Juárez, ville meurtrière
À Ciudad Juárez, où deux puissants cartels mexicains se disputent le
marché de la vente de drogue, le taux de criminalité est très élevé.
Après avoir été la ville la plus violente du Mexique, elle est depuis
peu au premier rang mondial en terme de criminalité.
En 2010, on a dénombré 3 100 morts violentes, contre 2 6501
en 2009. Le gouvernement affirme que le nombre d'assasinats a baissé en
2011, passant de 11 homicides par jour en octobre 2010 à quatre
meurtres quotidiens en avril 2011. Cependant, la ville a connu sa
journée la plus meurtrière de l'année 2011 le 12 juillet, avec 21
personnes assassinées le même jour.
Pourtant, c’est à Ciudad Juárez qu’on retrouve la plus grande
concentration d’entités gouvernementales vouées aux questions de
sécurité publique. Au total, 16 217 personnes, dont 8 500 soldats, 4
000 agents de la Police fédérale et 2 850 policiers municipaux.

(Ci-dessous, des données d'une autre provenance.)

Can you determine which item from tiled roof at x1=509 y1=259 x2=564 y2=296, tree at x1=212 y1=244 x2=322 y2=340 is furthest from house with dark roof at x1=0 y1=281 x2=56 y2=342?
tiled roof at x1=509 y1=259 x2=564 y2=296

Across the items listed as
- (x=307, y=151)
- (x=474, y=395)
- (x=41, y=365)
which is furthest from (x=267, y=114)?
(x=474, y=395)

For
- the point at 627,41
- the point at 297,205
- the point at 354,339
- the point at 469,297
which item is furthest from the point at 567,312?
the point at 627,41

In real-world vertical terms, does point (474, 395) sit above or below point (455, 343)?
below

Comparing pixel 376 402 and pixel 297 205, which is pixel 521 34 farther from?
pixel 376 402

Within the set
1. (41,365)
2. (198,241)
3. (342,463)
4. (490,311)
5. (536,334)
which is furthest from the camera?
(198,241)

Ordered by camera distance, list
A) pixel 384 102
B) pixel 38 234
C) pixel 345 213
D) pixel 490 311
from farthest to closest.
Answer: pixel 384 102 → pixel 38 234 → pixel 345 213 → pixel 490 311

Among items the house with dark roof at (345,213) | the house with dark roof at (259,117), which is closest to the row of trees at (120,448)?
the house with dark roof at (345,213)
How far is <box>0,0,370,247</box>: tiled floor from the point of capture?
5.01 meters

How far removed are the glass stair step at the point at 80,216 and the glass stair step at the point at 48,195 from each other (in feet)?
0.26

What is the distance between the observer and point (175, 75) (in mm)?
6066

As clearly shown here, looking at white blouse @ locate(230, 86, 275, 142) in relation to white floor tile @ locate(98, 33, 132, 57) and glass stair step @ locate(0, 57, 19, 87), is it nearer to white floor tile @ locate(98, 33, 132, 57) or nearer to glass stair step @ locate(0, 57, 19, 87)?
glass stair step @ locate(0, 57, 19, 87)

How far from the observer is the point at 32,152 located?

L’augmentation du niveau de violence serait reliée à la lutte que mène
le gouvernement contre le narcotrafic, qui passe par la militarisation
par ailleurs fort controversée de plusieurs régions du pays.
En fait, depuis les débuts de la répression contre les cartels de la
drogue en 2007, le gouvernement dirigé par Felipe Calderón Hinojosa a
déployé près de 50 000 militaires à travers le pays. On les tient
responsables de 14 000 homicides. Le cas d’Ernestina Ascención Rosario en est un exemple.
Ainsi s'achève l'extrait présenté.